Okay, so I'm pretty new to the whole mod idea, but am looking to pick up a few more HP. I have heard that performance air filters can give you a few, and a new cold air intake. any other small things I can do relatively inexpensively that could give me a slight edge?


----------



## LOWET (Oct 21, 2007)

bg72885 said:


> Okay, so I'm pretty new to the whole mod idea, but am looking to pick up a few more HP. I have heard that performance air filters can give you a few, and a new cold air intake. any other small things I can do relatively inexpensively that could give me a slight edge?


Getting a Cold Air Intake [ CAI ] makes a decent starting point but you can also get just a performance drop in filter. When it comes to mods, there are a thousand things you can do and only you know how far you want to go with it. You can also get a moderate HP gain just by getting the car tuned. A cold Air Intake and a Tune could net you 20+ HP


----------



## AlaGreyGoat (Jul 6, 2006)

Headers can also get you 20-30 HP with
tune. After that, cam and/or heads replacement
would be the best bang for the buck. Nitrous is another
option. 
Also the horsepower feel is addictive. You may be starting an
expensive, never ending journey.

Larry


----------



## jpalamar (Jul 22, 2008)

To help you, we need to know your budget, is it a daily driver, do you just want to accel faster, or handling. A car can be made into any machine you need.

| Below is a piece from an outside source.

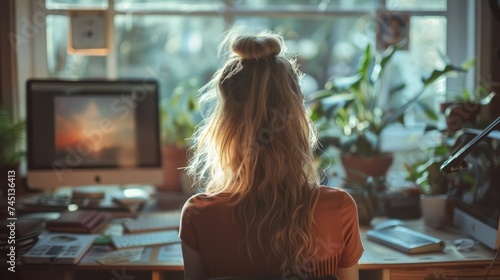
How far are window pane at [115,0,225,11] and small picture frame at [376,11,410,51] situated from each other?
2.50 ft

Power isn't the most important thing either. If you spin the tires, a stock GTO will beat you. Just remember that.


----------



## GM4life (Mar 18, 2007)

How much money are you looking to spend? How much extra power are you looking for? If you drag race about every ten horsepower is about a tenth in the quarter w/o all the other factors.


----------



## carbongto (May 19, 2009)

i would invest in the full exhaust, i did kooks lt's with cats, an SLP LM1 catback with a tune and it made a huge difference in sound and power/tq. shop around if you are on a budget and get used otherwise, i bought new from maryland speed.


----------



## 2slow2flurry-ous (Jul 30, 2009)

I would do headers and a tune. It's the best bang for your buck. The stock catback flows pretty good so it's not a priority. I really doubt a air intake and a tune will give you 20 hp. You can only add so much timing to these cars stock and you can't lean out the fuel mixture too much with stock manifolds and factory cats in place. My volant I had gained like 8 hp. The stock intake is good with just a high flow intake filter in the stock box. A good programmer with a tune through HP tuners and a reputable tuner will yield great results with just long tubes like Pacesetters coated can get the whole system for around $550.


----------



## Poolshark1321 (May 18, 2009)

Headers and tune is best bang for your buck like everyone is saying. 

If you want to get a CAI sometime later or at the same time the only thing I would go with is an OTRCAI/Over The Radiator Cold Air Intake... 

You can buy one pre made here known as the Vararam, its relatively new for the 05/06 GTO's but if you search around LS1GTO.com and here you can find some threads backing up the true advantages of an OTRCAI... IMO anything else is just sucking hot air. 

Vararam Cold Air Intake - 2005-2006 Pontiac GTO [VR-GTO] - $299.95$274.95 : MarylandSpeed.com- Your First Stop on the Way to Performance!

If your crafty you can also build a much nicer one thanks to Svede and his amazing "DIY OTRCAI" Thread located here...

http://www.gtoforum.com/f38/how-diy-otrcai-warning-56k-18805/?highlight=OTRCAI


----------



## seanrg1116 (Aug 13, 2009)

AlaGreyGoat said:


> Also the horsepower feel is addictive. You may be starting an
> expensive, never ending journey.
> 
> Larry


:agree

AMEN!!!!!


----------



## Poncho Dan (Jun 30, 2009)

Speed is just a question of money: How fast do you want to spend?


----------



## sgarsh2 (Apr 2, 2009)

A cam and headers will get you a great start on any v-8


----------